Тебе, должно быть, наскучила моя мелодрама. Но я пользуюсь твоей просьбой писать о самом интимном. Женщина всегда нуждается в друге, а у меня его нет. Только ты...

Вчера всей компанией (Машенька Снегова с мужем и Саламатов — старый художник, с которым я познакомилась еще в Петрограде) ездили в Кахрие-Джами. Была прелестная экскурсия. Саламатов, как мальчик, спешил обо всем рассказать. Мулла, его старый знакомый, лазал по расшатанной лестнице, протирал мокрой тряпкой мозаики и фрески, и от их сказочного оживления мы трепетали и ахали от восторга внизу.

Я достала книгу Грабаря о русской иконописи.

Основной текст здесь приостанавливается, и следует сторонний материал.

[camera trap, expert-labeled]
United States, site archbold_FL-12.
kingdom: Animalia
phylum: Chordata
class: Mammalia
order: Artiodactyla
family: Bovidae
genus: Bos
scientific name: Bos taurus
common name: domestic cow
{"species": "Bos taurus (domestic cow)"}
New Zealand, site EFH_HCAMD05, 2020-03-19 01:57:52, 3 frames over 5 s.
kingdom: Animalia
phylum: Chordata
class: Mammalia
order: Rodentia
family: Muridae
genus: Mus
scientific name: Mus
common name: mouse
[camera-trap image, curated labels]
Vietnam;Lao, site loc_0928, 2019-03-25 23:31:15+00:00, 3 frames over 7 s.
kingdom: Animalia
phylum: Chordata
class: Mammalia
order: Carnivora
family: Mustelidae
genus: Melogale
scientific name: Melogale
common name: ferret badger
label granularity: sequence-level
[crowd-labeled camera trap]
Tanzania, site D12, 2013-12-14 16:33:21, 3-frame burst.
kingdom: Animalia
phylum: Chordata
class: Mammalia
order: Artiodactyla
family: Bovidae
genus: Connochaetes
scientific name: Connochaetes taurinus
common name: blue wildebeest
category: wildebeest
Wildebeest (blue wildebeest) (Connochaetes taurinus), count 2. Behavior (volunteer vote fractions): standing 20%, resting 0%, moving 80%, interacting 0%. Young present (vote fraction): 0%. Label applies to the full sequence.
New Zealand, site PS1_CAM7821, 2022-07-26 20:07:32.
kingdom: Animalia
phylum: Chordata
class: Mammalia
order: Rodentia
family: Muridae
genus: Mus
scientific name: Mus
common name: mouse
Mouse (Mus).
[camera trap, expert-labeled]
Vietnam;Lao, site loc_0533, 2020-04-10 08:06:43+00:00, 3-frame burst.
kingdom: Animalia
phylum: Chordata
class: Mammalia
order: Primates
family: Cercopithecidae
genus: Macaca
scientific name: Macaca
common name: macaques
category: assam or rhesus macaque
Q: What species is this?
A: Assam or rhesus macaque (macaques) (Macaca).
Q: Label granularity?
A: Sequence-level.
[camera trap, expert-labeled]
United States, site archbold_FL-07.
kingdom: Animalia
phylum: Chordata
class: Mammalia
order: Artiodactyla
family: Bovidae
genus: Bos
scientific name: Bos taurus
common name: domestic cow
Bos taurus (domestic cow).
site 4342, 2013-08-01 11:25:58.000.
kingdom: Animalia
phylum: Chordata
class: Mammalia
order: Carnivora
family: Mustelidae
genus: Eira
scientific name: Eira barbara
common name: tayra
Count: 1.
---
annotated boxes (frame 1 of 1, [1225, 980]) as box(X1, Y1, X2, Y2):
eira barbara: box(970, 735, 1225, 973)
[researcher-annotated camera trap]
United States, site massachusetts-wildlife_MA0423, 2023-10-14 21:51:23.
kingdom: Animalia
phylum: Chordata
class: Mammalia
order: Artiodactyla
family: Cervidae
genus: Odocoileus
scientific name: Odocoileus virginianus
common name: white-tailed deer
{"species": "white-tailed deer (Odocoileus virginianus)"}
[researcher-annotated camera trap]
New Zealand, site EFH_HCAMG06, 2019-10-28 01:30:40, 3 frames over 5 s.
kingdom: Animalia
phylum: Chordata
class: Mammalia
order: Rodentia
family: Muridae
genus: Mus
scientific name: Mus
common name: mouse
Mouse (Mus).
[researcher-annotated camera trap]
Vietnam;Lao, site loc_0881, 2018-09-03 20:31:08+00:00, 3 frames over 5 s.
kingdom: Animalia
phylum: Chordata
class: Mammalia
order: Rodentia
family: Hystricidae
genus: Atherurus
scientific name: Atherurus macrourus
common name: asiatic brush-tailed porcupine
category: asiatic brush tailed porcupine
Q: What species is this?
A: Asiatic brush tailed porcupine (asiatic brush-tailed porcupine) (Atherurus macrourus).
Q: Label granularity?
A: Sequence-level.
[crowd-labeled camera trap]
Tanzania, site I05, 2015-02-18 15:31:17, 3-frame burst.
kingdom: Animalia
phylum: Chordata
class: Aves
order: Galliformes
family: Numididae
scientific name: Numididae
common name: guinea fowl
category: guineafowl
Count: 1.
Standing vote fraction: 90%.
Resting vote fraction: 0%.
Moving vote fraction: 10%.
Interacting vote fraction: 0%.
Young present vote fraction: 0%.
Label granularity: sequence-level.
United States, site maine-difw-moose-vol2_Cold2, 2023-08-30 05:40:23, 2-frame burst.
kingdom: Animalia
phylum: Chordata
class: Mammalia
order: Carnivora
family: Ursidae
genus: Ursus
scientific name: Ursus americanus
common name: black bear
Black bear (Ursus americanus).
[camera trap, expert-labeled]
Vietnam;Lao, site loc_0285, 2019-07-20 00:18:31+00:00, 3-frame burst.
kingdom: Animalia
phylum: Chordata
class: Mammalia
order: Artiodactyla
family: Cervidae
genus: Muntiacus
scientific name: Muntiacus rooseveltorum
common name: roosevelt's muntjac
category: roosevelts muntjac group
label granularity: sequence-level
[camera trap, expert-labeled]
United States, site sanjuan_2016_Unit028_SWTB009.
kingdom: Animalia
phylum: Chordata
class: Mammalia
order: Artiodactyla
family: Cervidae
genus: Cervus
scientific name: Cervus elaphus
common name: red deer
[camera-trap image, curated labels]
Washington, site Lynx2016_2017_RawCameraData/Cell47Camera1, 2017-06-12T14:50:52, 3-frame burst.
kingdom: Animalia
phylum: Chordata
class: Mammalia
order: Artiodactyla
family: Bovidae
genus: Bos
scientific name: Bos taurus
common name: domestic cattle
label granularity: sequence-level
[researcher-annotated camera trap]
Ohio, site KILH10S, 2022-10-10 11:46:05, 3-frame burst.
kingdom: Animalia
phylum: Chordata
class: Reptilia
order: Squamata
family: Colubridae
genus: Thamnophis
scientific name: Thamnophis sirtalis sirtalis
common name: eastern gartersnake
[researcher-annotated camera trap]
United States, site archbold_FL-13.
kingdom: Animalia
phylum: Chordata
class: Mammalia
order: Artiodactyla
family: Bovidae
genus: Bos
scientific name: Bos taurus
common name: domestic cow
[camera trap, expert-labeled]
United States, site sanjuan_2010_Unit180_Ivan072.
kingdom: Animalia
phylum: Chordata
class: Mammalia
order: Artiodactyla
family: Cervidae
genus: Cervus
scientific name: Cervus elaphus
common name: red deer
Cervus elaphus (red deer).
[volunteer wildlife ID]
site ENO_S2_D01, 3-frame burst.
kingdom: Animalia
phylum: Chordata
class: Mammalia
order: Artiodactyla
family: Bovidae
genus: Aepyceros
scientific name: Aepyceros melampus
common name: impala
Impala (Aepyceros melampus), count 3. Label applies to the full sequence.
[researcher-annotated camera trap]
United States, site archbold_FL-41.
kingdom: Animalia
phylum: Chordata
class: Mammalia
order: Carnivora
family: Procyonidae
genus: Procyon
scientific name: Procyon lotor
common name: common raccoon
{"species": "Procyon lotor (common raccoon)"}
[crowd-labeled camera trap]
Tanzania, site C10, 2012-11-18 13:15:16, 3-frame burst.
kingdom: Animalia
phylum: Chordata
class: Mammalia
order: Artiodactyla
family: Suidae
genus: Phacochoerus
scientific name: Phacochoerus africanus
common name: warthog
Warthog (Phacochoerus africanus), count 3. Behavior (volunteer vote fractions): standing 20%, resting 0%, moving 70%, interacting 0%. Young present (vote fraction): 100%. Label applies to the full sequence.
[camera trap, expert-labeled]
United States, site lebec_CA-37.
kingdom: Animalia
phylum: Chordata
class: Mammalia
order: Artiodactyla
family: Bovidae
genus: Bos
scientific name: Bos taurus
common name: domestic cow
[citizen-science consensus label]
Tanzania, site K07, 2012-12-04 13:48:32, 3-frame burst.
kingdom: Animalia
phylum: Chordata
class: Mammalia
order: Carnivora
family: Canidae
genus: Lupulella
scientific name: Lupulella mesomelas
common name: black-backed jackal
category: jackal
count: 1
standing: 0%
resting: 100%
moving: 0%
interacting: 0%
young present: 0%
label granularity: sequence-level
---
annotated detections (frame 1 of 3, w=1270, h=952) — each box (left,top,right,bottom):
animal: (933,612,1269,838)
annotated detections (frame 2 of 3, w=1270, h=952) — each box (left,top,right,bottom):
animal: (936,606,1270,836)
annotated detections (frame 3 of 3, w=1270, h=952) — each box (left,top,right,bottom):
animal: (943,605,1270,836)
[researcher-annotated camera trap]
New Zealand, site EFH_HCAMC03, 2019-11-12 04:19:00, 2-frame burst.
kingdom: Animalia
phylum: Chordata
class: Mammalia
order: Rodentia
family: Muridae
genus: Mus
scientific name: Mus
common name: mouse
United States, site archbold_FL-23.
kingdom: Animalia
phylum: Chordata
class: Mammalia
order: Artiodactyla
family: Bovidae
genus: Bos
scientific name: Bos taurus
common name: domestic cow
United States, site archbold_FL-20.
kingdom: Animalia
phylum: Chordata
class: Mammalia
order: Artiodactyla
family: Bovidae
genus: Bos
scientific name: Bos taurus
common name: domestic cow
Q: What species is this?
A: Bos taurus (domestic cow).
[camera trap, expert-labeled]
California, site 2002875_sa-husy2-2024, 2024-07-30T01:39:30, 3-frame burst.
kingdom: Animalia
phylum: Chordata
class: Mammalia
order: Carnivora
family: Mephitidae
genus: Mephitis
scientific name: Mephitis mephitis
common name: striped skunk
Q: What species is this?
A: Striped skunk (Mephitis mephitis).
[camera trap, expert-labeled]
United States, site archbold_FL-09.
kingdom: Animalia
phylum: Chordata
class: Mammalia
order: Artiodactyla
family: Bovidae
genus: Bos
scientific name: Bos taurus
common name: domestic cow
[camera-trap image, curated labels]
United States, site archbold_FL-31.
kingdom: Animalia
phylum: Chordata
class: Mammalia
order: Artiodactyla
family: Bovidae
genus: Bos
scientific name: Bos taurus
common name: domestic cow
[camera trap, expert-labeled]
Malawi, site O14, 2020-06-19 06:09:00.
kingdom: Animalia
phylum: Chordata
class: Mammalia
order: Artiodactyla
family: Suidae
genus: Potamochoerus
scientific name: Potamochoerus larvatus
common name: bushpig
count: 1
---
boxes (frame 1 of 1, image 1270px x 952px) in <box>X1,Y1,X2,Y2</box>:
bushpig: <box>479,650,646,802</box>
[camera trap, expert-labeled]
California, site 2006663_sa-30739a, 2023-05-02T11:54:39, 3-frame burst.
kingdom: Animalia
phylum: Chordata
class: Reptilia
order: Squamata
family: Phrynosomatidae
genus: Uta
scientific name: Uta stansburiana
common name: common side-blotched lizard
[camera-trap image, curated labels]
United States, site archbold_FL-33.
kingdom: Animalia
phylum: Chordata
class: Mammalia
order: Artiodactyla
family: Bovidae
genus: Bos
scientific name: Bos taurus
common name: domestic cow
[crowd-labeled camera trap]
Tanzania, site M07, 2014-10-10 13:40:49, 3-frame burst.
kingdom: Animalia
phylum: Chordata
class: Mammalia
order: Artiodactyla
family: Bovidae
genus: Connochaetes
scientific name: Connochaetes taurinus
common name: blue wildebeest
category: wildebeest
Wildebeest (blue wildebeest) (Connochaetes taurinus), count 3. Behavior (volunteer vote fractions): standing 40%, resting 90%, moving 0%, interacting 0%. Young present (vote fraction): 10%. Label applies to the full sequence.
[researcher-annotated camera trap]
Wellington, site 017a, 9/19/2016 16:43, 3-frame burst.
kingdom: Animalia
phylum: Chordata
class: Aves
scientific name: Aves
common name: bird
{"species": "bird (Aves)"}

Фрески Кахрие-Джами напоминают большеглазых русских ангелов, архистратигов. Ах, скорее бы вернуться в Россию! С каким наслаждением порылась бы я в архивах! Так и вижу старенького богомаза, который, принимаясь за работу, открывает «Иконописный подлинник»: «Какова была богородица? Росту среднего, вид лица ее, как зерна пшеничного, волосы желтые, очи острые, брови наклоненные, изрядно черные, нос не краток, лицо ни кругло, ни длинно, но мало продолжено», — и т. д. А «подлинник» этот откуда? Из Византии.

Спасибо за фотографии. Ты до странности не изменился с тех пор, как мы — сто лет тому назад — виделись в Казани. Не сердись, мой милый, но в твоем лице появилось что-то от маски — или это просто напряжение перед фотографическим аппаратом?

10.I.23. Стамбул.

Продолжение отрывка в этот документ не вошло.